Rozdział 1

201 8 5
                                    

Pov Krystian
Siedziałem skulony w kącie, żeby mnie nie zauważyli. AT-cy mieli przyjechać za 3 minuty. Ale te trzy minuty mogły się okazać kluczowe dla jego zdrowia i życia.
Kątem oka mogłem go zobaczyć. Leżał skulony na zimnej podłodze. Był cały we krwi. Wyglądał, jakby nie żył... Jednak widziałem, że żyje. Czułem to. Pozatym... Nie mogłem pozwolić, żeby mój kumpel umarł na moich oczach. Musiałem go uratować. Chociażby dla Natalii. Dla... Dla nich wszystkich. Nie po to obudziłem nadzieję w szefie, żeby teraz on umarł.

...

Pov Natalia
Wyszłam z gabinetu ze zdjęciem USG. Tak. Jestem w ciąży. Zostawił mnie z tym samą. Co ja mam teraz zrobić? Straciłam narzeczonego i teraz muszę sobie poradzić sama z dzieckiem. Udałam się na cmentarz i mu powiedziałam. W końcu musiałam to zrobić. Chyba, że już z góry to widział. Moje rozmyślania przerwał telefon. Krystian. Ostatnia osoba, z którą chce mi się rozmawiać.

...

Pov Natalia
Biegłam, ile sił. To niemożliwe. Niemożliwe... Jak? Tak długo myślałam, że może jednak żyje. I okazało się, że się nie myliłam! Dotarłam tam w końcu. Lekarz i pielęgniarki szybko biegli z łóżkiem, na którym leżał on. Nie widziałam go 2 miesiące. Wyglądał... Strasznie. Był cały poturbowany. Łzy zaczęły lecieć z moich oczu.

-Olo? Olo. Olo nie umieraj. Słyszysz mnie?

-Natalia, spokojnie

-Olo...

Zabrali go na salę operacyjną. Usiadłam na krześle i się rozpłakałam. Z nerwów zdjęcie wypadło mi z ręki. Na moje nieszczęście Krystian to zauważył i podniósł. Kątem oka spojrzałam na niego. Na jego twarzy malowało się wielkie zdziwienie

-Jesteś w ciąży?

-...

-Natalia

-Tak. Dowiedziałam się w dniu... W którym ten... Dupek umorzył śledztwo

-Przecież to było półtora miesiąca temu

-No...

-Ale... Ktoś w ogóle wie, że jesteś w ciąży? Tyle czasu i nikomu nie powiedziałaś? Który to miesiąc?

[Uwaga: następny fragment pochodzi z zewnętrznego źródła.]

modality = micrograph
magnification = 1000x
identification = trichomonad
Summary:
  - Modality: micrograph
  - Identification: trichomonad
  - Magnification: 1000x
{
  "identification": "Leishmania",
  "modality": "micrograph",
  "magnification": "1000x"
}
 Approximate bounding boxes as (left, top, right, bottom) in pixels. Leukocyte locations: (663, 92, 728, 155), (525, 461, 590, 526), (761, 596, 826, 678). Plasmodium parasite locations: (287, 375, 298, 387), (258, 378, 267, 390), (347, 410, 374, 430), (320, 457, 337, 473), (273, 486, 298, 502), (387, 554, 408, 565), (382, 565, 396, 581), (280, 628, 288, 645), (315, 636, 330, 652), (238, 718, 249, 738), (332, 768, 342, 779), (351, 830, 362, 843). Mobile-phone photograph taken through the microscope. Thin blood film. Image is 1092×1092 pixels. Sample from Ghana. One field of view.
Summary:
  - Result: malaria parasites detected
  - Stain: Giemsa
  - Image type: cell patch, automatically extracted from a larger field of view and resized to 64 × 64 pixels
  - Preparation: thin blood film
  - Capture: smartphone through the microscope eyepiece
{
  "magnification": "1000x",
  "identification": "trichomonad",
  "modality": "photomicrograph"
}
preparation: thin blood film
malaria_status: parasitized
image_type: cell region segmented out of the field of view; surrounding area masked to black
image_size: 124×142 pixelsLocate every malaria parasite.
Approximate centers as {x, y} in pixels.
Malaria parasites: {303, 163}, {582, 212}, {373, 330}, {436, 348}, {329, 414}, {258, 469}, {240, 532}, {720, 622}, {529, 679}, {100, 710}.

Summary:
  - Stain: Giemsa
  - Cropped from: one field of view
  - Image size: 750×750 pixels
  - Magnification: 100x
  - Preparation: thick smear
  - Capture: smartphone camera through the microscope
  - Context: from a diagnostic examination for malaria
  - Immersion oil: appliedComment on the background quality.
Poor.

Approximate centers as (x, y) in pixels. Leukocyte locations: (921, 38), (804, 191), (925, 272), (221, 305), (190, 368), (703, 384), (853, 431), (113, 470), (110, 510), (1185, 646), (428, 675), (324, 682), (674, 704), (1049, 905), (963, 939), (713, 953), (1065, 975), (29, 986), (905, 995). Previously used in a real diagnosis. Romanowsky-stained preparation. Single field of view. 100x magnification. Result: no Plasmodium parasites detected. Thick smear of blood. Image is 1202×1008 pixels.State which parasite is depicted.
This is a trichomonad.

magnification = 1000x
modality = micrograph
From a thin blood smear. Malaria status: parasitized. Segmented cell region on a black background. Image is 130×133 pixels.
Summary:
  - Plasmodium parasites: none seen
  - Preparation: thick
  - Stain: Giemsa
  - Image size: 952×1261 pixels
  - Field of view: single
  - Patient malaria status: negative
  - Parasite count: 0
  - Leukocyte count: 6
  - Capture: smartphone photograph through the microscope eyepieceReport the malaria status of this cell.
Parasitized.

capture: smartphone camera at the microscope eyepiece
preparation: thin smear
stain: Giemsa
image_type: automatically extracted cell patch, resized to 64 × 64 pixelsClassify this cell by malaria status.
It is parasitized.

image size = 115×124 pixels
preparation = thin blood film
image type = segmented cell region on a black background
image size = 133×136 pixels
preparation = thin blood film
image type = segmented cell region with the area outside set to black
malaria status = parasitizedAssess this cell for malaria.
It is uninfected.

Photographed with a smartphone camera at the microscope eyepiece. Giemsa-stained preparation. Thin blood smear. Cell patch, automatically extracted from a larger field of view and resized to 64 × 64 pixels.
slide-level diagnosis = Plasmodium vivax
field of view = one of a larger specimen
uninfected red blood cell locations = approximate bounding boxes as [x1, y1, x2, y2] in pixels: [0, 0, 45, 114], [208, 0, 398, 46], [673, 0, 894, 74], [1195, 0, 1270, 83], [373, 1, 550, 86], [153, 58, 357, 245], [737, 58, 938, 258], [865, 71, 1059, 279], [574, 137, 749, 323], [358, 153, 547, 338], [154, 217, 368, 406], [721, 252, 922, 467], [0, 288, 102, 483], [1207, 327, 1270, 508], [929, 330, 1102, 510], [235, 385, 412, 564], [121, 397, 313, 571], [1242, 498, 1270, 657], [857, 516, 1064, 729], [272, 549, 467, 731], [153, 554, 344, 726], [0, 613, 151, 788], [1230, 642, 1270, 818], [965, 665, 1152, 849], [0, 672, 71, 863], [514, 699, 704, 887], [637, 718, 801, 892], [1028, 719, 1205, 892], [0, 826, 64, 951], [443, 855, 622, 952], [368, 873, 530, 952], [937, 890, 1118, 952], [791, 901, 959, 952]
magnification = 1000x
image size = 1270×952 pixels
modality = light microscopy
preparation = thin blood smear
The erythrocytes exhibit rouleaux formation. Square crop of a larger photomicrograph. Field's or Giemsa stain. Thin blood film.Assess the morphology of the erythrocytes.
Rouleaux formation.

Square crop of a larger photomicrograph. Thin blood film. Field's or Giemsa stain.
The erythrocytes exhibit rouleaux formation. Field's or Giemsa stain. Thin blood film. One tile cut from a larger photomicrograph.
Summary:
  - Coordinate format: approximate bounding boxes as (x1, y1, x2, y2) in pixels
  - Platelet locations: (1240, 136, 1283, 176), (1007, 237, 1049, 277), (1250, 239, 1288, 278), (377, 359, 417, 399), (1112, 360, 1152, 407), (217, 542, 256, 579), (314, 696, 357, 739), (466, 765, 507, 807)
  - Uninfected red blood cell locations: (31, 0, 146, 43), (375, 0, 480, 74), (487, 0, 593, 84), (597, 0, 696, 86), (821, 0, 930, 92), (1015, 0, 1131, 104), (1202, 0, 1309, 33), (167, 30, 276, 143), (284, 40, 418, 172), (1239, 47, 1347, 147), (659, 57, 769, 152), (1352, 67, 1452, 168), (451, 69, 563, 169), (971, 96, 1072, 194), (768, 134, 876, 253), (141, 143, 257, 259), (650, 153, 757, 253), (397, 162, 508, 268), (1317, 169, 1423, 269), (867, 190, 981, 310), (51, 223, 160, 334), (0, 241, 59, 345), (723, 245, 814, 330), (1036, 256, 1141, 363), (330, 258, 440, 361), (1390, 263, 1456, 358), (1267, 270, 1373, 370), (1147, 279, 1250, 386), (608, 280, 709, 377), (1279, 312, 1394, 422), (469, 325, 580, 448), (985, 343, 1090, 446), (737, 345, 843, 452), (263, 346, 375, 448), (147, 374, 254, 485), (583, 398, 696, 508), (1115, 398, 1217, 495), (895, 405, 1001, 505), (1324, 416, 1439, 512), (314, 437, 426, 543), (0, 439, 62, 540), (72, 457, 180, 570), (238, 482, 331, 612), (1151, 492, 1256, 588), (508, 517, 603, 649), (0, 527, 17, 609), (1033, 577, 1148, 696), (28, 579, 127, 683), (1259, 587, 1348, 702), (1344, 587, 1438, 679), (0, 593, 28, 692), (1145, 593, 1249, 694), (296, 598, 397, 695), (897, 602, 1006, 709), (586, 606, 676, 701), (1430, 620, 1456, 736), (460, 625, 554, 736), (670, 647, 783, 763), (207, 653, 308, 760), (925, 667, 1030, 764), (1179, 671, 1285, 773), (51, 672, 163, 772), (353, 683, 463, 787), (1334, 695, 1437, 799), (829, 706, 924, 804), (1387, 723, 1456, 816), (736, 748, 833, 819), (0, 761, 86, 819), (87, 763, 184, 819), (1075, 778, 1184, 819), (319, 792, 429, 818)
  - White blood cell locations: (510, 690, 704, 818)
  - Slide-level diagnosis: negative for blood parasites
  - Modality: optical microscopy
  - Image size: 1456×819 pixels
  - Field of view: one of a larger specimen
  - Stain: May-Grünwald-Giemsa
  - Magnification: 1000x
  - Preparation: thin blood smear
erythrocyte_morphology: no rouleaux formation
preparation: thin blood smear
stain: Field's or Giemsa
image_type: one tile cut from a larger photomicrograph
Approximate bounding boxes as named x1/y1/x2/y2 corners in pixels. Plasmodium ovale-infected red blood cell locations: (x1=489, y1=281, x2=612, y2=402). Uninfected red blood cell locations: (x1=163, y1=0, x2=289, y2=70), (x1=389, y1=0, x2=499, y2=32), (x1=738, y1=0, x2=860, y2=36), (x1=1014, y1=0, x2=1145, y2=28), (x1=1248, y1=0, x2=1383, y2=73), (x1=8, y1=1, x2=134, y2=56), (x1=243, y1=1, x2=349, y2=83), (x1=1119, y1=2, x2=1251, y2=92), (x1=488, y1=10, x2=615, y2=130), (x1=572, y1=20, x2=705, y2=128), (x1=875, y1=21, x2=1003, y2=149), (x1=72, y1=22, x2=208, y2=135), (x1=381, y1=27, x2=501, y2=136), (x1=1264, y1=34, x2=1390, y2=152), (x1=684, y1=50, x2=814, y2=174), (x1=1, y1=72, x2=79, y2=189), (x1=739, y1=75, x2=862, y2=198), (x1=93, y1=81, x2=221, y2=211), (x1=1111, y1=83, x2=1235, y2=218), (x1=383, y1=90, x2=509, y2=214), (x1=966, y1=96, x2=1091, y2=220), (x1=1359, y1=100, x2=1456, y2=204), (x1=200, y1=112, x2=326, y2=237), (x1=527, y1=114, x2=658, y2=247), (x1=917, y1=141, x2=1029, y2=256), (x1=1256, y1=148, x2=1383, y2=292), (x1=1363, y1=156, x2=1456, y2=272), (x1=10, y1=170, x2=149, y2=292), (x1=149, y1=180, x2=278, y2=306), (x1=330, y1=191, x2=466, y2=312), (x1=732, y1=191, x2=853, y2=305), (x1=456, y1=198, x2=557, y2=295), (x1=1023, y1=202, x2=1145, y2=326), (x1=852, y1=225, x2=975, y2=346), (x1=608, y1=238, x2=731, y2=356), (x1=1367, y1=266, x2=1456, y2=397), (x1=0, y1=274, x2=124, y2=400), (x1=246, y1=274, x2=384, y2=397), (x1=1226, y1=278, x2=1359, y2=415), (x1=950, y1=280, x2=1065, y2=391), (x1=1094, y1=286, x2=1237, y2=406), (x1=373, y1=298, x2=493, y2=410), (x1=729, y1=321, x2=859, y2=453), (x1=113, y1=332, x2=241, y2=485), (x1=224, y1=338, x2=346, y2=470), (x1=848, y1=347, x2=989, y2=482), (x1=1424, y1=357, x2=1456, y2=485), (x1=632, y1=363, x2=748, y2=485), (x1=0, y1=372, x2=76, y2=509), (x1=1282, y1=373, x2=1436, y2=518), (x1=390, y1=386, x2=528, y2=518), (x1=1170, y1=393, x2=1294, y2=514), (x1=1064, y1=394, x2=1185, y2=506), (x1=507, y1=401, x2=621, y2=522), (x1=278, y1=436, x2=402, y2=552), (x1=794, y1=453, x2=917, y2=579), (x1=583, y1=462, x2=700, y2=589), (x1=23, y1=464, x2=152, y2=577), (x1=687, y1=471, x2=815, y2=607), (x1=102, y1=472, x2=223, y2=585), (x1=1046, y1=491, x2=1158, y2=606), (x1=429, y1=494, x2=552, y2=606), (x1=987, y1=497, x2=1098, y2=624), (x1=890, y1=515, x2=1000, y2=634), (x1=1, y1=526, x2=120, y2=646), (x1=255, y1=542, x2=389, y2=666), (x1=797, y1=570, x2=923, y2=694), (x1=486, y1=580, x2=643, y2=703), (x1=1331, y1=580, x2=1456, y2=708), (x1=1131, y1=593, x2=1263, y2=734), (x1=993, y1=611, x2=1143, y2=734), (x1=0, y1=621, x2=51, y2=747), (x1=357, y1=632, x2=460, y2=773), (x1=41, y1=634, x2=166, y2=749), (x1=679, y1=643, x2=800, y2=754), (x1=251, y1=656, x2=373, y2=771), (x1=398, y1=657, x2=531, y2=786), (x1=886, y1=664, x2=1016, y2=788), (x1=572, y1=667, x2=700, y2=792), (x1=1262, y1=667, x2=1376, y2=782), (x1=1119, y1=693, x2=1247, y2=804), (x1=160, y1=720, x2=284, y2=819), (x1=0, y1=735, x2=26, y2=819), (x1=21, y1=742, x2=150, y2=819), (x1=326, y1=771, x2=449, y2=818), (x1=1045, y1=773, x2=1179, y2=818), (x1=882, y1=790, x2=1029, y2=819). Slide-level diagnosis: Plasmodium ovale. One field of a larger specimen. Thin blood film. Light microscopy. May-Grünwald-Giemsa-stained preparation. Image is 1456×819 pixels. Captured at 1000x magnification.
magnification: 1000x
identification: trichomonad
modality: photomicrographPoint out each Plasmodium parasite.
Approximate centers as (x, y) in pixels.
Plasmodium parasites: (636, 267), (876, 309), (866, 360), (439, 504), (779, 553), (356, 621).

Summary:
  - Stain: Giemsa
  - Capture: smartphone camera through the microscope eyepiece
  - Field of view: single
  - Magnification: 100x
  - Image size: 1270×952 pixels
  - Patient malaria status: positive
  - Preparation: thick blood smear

-Trzeci... Danka i Ilona wiedzą...

-A szef?

-Nie...

-Musisz mu powiedzieć. Nie możesz pracować w terenie

-Wiem... Ale teraz nie mam do tego głowy

...

Kilka godzin później z sali operacyjnej w końcu wyszli lekarze z Olgierdem na łóżku. Myślałam, że nie żyje... Lekarze mieli dziwne miny

-Co z nim?

-Kim pani jest dla pacjenta?

-Jestem jego narzeczoną. Co z nim?

-Liczne obrażenia wewnętrzne, do tego zwichnięty nadgarstek i wstrząs mózgu

-Ale przeżyje?

-Zobaczymy. Miejmy nadzieję...

...

Pov Krystian
Siedzieliśmy razem z Natalią już kilka godzin na korytarzu. Niestety nie mogliśmy wejść do sali, w której leżał Olgierd, więc siedzieliśmy na zewnątrz.
Było już dość późno, ale Natalia nie zamierzała się stamtąd ruszać.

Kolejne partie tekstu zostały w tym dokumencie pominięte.